Teams that live in insurance data usually have the same problem: business users can’t write
SQL, and analysts don’t have time for constant ad-hoc query requests.
Ask My Data bridges that gap. It connects to Databricks, discovers the
available tables/columns, translates your question into valid Databricks SQL, executes the
query, and returns results with a clear natural-language answer. When your question is about
files, it can also retrieve content from Databricks Volumes (PDFs/CSVs) and extract what
matters.
The problem
- SQL is the bottleneck: business users need analytics answers, but most
don’t have SQL expertise, so data teams get pulled into simple queries.
- Tribal knowledge: writing correct SQL requires knowing table names,
schemas, and how to join claims ↔ policies ↔ customers in your domain model.
- Ad-hoc work has no queue: the “quick question” becomes a time sink,
especially during busy release cycles.
- Risk of incorrect results: manual SQL attempts can produce wrong
numbers, which is worse than slow work because it can lead to wrong decisions.
The workflow: from question to answer
Ask My Data runs a tight, repeatable sequence for every question:
1
Discover schema & volumes — reads available tables/columns in your configured
catalog/schema and lists files in volumes.
Databricks API · schema introspection
2
Generate SQL or a file retrieval plan — interprets the question, maps it to the
right tables, and produces safe, read-only SQL (or a plan to fetch the right file).
natural language interpretation · SQL generation
3
Execute / retrieve — runs the query against Databricks, or downloads the file via
REST API and extracts its content.
databricks-sql-connector · query execution
4
Format results — shows the generated SQL for transparency, presents data in a clean
table view, and generates a short answer summary.
result formatting · summary generation
Example questions (copy/paste)
"How many claims are filed for each policy type?"
"Show all policies where coverage limits exceed $5 million"
"Which broker has the most claims in the last 90 days?"
"List open claims with payout greater than $50,000"
What the agent returns
- Generated SQL (or retrieval plan) so users can audit logic.
- Query Results as a readable table (or extracted file content).
- Answer Summary in plain English with key takeaways.
- Row count & notable observations to avoid “looks right” ambiguity.
Transparency by design
Ask My Data doesn’t treat SQL as a black box.
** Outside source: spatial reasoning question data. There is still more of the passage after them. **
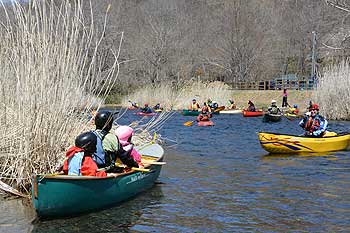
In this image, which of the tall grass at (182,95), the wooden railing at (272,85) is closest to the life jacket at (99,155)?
the tall grass at (182,95)

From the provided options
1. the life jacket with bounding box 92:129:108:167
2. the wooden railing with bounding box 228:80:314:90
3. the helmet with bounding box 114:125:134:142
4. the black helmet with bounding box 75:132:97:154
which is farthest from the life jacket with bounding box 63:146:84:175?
the wooden railing with bounding box 228:80:314:90

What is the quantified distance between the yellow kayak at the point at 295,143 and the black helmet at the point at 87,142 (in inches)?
329

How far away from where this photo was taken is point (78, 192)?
805 cm

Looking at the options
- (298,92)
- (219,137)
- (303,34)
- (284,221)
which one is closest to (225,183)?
(284,221)

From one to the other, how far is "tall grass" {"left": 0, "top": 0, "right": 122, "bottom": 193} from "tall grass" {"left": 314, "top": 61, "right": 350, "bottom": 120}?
20232 mm

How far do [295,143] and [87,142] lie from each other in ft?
29.8

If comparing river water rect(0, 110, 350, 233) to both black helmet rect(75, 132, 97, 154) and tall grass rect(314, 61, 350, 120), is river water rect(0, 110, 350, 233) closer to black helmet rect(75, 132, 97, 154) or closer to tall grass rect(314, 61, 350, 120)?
black helmet rect(75, 132, 97, 154)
It displays the SQL it generated so users
understand what was run (and analysts can quickly spot when a question mapped to the wrong
table relationship).
SELECT policy_type, COUNT(*) AS claim_count
FROM <catalog>.<schema>.claims
GROUP BY policy_type
ORDER BY claim_count DESC
LIMIT 50;
Key capabilities (and limits)
- Read-only access: only SELECT queries are generated (no writes/DDL).
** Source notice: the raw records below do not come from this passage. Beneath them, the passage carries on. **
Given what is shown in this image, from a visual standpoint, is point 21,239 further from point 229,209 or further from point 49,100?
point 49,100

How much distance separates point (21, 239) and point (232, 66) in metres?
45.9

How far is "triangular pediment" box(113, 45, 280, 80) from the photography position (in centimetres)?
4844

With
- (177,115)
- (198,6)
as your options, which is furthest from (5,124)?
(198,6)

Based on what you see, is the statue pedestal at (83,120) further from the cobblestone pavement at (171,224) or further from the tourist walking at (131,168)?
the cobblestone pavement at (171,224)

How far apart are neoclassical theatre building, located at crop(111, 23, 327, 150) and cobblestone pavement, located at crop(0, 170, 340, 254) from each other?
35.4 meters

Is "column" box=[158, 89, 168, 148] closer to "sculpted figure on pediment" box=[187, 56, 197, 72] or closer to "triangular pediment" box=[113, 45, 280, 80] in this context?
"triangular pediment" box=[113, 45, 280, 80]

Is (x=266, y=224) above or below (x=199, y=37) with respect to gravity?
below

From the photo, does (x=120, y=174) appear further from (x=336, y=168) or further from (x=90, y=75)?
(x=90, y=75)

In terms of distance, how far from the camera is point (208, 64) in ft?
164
- Auto-discovery: tables and columns come from the live Databricks
schema.
- Smart JOIN mapping: relationships across claims, policies, customers,
reinsurance, and submissions.
- Error handling: connection/query failures handled gracefully with
optional retry.
- Query limits: LIMIT clauses prevent runaway queries.
- Volume file support: can retrieve and extract PDFs/CSVs from Databricks
Volumes.
Out of scope (v1): multi-turn conversational context, chart/graph
generation, cross-schema joins, and write operations (INSERT/UPDATE/DELETE or DDL).
Tables vs volumes: two paths in one workflow
Before it generates an answer, the workflow discovers what’s available in your Databricks
catalog/schema:
- Path A (table data): translate your question into a read-only
Databricks SQL query using the correct fully-qualified table names and joins.
- Path B (volume files): identify the file you’re asking for, download it
via Databricks REST APIs, and extract content (PDF text/sections, CSV rows/summary, or
text content).
This matters because “Ask My Data” isn’t just “chat + SQL”. It decides whether you want rows
from claims/customers/policy tables or content from volume files like
files (PDFs/CSVs) and then uses the right execution strategy.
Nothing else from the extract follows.